━━━━━ Dataset ━━━━━

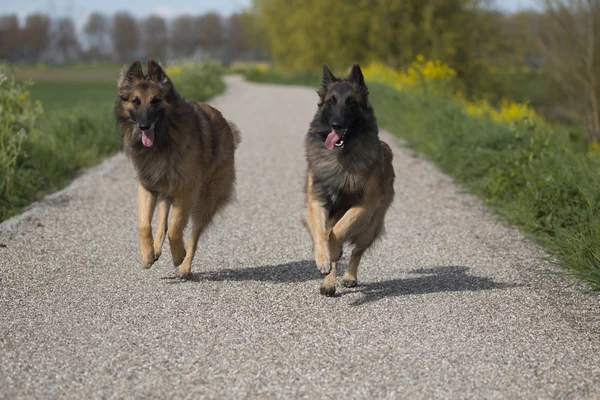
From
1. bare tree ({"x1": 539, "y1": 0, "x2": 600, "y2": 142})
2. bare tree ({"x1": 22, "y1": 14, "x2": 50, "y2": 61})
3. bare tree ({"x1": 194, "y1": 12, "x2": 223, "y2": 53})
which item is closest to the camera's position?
bare tree ({"x1": 539, "y1": 0, "x2": 600, "y2": 142})

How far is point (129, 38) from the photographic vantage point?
17762cm

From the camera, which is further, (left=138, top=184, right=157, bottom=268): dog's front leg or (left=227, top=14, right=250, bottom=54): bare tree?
(left=227, top=14, right=250, bottom=54): bare tree

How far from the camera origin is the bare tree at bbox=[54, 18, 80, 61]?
159 m

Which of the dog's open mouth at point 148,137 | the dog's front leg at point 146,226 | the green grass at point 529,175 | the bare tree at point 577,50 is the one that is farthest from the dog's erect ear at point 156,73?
the bare tree at point 577,50

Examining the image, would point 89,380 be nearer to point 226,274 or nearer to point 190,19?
point 226,274

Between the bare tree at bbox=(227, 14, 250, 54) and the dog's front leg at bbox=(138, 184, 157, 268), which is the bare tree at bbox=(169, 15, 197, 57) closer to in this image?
Result: the bare tree at bbox=(227, 14, 250, 54)

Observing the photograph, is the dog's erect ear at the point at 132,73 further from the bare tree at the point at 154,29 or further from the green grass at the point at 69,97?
the bare tree at the point at 154,29

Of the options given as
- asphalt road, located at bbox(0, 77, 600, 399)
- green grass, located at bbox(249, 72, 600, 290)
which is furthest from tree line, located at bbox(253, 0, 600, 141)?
asphalt road, located at bbox(0, 77, 600, 399)

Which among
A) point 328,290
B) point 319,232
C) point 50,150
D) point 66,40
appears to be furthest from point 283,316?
point 66,40

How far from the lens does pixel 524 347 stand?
499 centimetres

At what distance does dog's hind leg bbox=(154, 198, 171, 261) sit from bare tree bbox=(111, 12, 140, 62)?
555 ft

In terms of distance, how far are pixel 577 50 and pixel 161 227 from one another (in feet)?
75.1

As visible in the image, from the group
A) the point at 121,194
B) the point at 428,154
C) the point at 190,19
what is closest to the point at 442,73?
the point at 428,154

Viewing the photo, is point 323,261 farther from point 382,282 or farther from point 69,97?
point 69,97
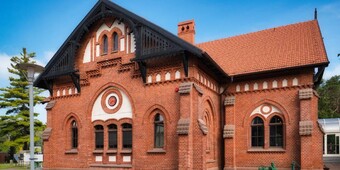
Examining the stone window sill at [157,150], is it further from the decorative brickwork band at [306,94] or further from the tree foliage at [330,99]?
the tree foliage at [330,99]

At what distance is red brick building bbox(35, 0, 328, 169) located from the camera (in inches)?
574

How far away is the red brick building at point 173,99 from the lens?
1458cm

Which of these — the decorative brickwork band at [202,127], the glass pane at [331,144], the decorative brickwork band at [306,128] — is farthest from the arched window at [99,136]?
the glass pane at [331,144]

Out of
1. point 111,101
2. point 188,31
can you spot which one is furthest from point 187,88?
point 188,31

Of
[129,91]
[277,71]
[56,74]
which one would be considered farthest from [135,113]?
[277,71]

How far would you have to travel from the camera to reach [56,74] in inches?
719

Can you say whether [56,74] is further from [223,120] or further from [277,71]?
[277,71]

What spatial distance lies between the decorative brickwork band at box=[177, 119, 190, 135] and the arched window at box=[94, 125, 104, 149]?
5.26m

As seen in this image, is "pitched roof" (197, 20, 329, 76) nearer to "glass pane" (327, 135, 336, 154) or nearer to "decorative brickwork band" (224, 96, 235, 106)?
"decorative brickwork band" (224, 96, 235, 106)

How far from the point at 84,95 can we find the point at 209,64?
7219mm

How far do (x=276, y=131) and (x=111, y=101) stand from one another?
885cm

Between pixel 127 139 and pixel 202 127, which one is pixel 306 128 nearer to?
pixel 202 127

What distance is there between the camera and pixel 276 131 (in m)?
16.9

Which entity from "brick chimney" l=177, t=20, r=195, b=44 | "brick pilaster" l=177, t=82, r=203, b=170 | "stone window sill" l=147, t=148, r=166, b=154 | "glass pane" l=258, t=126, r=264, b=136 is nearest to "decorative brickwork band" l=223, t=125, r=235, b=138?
"glass pane" l=258, t=126, r=264, b=136
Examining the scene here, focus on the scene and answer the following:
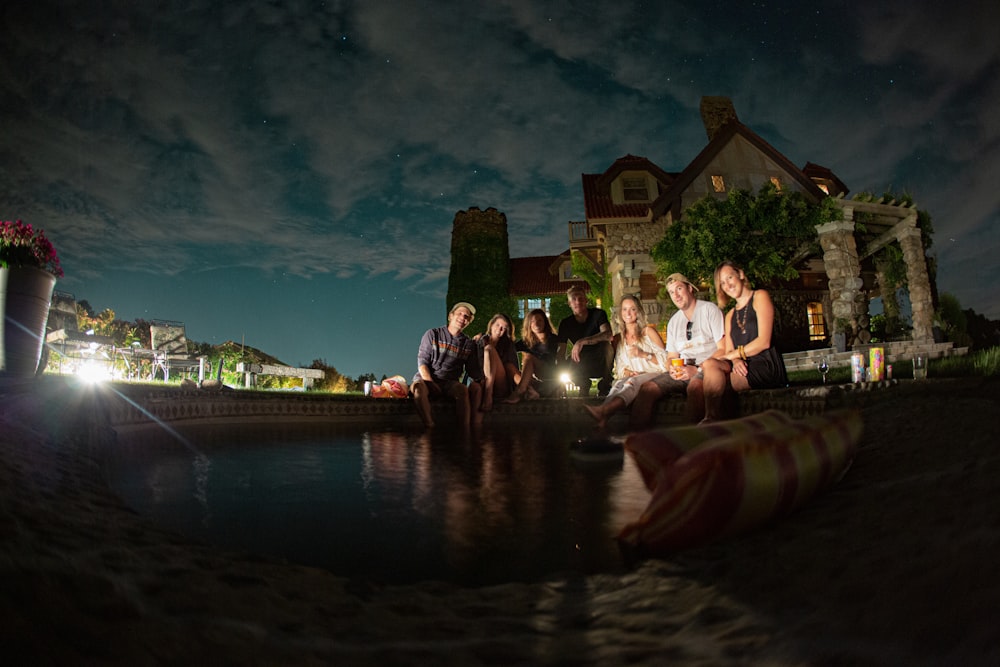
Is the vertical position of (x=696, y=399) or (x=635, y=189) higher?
(x=635, y=189)

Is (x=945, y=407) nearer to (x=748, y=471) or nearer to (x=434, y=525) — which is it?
(x=748, y=471)

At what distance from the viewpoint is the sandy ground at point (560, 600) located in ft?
1.81

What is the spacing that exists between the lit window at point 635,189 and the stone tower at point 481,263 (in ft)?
39.0

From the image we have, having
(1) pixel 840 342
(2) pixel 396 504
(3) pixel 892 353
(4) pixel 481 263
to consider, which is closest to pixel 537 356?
(2) pixel 396 504

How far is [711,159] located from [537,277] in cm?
1481

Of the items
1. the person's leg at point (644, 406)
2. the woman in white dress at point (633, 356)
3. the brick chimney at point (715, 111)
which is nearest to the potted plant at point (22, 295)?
the woman in white dress at point (633, 356)

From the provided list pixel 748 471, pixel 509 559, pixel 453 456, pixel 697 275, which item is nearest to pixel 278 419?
pixel 453 456

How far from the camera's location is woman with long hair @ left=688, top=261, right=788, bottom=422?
397 cm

━━━━━

## Direction
Arrange everything from the line containing "From the image we have, having" down to the end of the listing as a Markdown table with the columns Row and Line, numbering each line in order and leaving out blank lines.

## Finished answer
| Row | Line |
|---|---|
| 1 | From the image we have, having |
| 2 | (1) pixel 840 342 |
| 3 | (2) pixel 396 504 |
| 4 | (3) pixel 892 353 |
| 5 | (4) pixel 481 263 |
| 6 | to consider, which is closest to pixel 537 356? |
| 7 | (2) pixel 396 504 |
| 8 | How far is [711,159] located from [537,277] in cm? |
| 9 | 1481 |
| 10 | Of the items |
| 11 | 1. the person's leg at point (644, 406) |
| 12 | 2. the woman in white dress at point (633, 356) |
| 13 | 3. the brick chimney at point (715, 111) |
| 14 | which is nearest to the potted plant at point (22, 295)? |
| 15 | the woman in white dress at point (633, 356) |
| 16 | From the provided list pixel 748 471, pixel 509 559, pixel 453 456, pixel 697 275, which item is nearest to pixel 278 419? |
| 17 | pixel 453 456 |
| 18 | How far from the camera's location is woman with long hair @ left=688, top=261, right=788, bottom=422? |
| 19 | 397 cm |